WHAT TO WORK ON: Count the lines below that contain the string "containing". Reply with that number only.
◆ ◆ ◆
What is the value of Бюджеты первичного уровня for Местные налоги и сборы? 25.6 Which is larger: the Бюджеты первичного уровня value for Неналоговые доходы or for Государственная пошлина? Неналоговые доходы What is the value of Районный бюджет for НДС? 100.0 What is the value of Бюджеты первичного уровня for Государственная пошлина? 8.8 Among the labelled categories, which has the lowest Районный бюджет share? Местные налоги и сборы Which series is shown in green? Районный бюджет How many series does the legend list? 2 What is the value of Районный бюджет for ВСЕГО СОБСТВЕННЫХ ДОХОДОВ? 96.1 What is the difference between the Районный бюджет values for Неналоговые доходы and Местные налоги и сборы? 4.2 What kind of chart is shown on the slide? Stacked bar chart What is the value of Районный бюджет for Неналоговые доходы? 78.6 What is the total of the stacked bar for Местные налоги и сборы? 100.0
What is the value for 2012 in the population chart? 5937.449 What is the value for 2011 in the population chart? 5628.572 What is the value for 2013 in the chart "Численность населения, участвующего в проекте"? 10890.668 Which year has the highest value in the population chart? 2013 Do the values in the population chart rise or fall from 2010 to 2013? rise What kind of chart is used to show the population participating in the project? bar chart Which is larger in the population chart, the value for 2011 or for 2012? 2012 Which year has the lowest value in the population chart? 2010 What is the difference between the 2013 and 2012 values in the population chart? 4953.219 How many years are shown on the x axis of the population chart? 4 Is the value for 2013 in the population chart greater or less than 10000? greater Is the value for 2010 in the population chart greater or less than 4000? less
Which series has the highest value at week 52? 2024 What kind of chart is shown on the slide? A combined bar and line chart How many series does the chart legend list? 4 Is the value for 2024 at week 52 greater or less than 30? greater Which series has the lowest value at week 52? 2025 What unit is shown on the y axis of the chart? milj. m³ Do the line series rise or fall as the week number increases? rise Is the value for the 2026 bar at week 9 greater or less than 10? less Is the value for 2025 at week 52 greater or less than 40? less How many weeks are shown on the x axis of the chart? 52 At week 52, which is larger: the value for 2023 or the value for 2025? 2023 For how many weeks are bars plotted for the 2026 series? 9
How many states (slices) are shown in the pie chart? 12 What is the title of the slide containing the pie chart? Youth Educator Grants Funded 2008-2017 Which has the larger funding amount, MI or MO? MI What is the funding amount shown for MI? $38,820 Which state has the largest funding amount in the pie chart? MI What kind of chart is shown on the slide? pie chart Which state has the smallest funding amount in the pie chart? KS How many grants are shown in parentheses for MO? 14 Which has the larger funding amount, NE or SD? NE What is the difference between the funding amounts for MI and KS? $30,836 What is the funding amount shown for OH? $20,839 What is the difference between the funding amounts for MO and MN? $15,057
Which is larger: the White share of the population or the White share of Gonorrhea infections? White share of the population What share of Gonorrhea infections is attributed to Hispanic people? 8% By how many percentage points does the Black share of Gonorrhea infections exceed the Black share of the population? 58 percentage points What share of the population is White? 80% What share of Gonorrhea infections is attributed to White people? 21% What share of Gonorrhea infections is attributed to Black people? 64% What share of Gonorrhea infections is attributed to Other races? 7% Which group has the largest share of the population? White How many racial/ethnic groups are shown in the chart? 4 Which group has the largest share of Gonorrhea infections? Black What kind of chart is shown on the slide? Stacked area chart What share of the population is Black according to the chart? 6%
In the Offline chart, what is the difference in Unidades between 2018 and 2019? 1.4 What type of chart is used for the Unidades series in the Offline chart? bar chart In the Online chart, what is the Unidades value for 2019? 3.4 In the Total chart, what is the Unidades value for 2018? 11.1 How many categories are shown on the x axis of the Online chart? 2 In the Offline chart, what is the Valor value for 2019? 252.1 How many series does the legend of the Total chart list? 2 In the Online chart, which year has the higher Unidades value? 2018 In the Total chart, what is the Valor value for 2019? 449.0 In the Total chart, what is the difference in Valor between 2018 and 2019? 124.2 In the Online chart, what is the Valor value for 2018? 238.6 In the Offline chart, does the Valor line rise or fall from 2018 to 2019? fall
◆ ◆ ◆
SOLUTION BELOW: 1